Ask yourself this….Can I change jobs now in 2020? Do I want to do it? Is it realistic given that we are living through a pandemic?
With that said, I want to share with you some tips that could be life changing or very impactful for the way you live and enjoy your work. Maybe your job is not satisfying or maybe you are just tired of your role and want a change. Whatever your reasons, the million dollar question is, is anyone actually hiring during a pandemic?
The answer may be very surprising to you.
Realizing that a job (or industry) isn’t for you, and deciding to make a change, can be very difficult, in the best of times, let alone a pandemic. Here’s the thing, if you’re thinking about it enough, it’s probably worth considering. When you feel like you’re in the wrong place it can be discouraging, depressing and maybe causing you some anxiety and stress. So what happens next is that you stop caring about your role, your productivity levels go down which will have negative impacts on your work, your internal career prospects begin to decrease and it may affect your mental health.
Why would you want to spend your next year or two or three this way? When I talk to employees, the happiest employees are proud and enjoy their work. They find meaning in what they do, and if that doesn’t seem familiar to you, it might be time to reconsider your job or career. And yes, even during a pandemic.
So changing jobs or a career can be daunting and it could mean some big life changes, and that’s scary. But having regret can be even more frightening.
So here are some reasons why this might be a good time to make a career change:
- Leverage your network.
Whether you are starting your career, are mid-career, or an executive seeking new horizons, you’ve likely met a lot of people, and have an established network of contacts who can help get you in the door in a new industry or company. They can also introduce you to key decision makers, reducing the amount of time you need to spend at the bottom of a new industry or company. So its important to get out there and have those conversations.

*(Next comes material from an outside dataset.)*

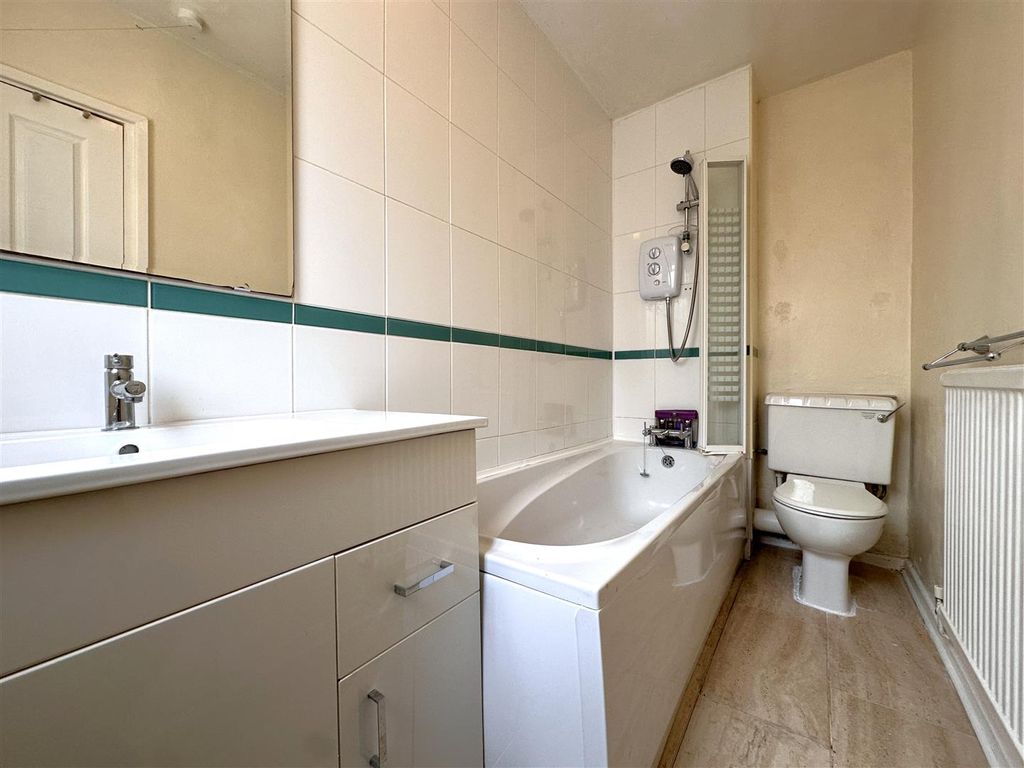 Additional image 10 of 3 bed semi-detached house for saleCranmer Road, Newark NG24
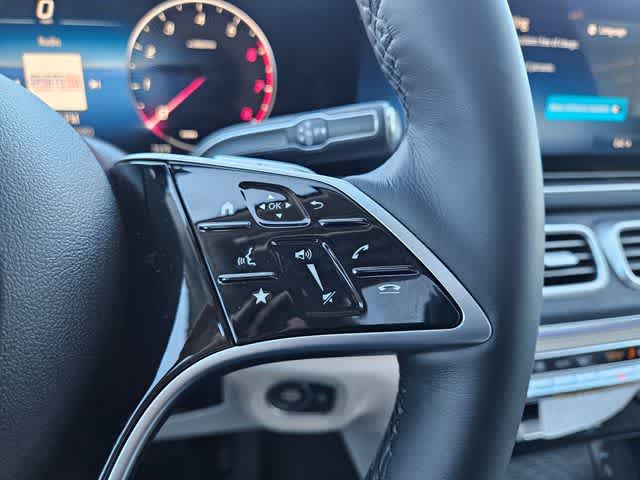 Thumbnail: 2026 Mercedes-Benz GLE - 25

- Some skills are transferrable.
Although you may lack specific industry experience, you’re already well-versed or have some experience of the ins and outs of the working world. You likely have a solid understanding of what it takes (i.e.: soft skills) to navigate and adjust to new teams or working styles. Your enthusiasm about your new role is key and don’t be afraid to express this!
- You may end up earning more.
Making a career switch may increase your current compensation in time but be patient. In time, your new role along with your experience from previous industries could even push you into management roles you never expected to find yourself in.
So where do you start?
Honest introspection is a critical first step in figuring out what direction you want to move in. This will require a good deal of due diligence and a lot of research. So ask yourself, what is it that really excites and motivates you? Do you need a different work environment? What sort of day-to-day tasks do you prefer? Is there an industry that really interests you? Once you have the answers to these questions, you might start to see a pattern emerging. And when you do, you’re ready to take the next step.
- Get out there and discreetly make it known you are considering a change
- Take on a temporary assignment within your company or if you are not working – take a temp role – find out if you like the company, the work and the opportunities that exist within
- Get skilled or trained in the area you want to move into
- Meet with a Recruiter or Talent Management Specialist and get them working for you
If your work isn’t satisfying you, then you owe it to yourself to find a career and wash away that ho-hum attitude and do something you are passionate about. Courage is about having persistence and being diligent in your pursuit of happiness. Your progress will come, but patience and time may be required and that’s okay. Remember, it is a step by step process.
So once you have figured out what you want and what you need to do to get it, then take a deep breath and “get’r’done”.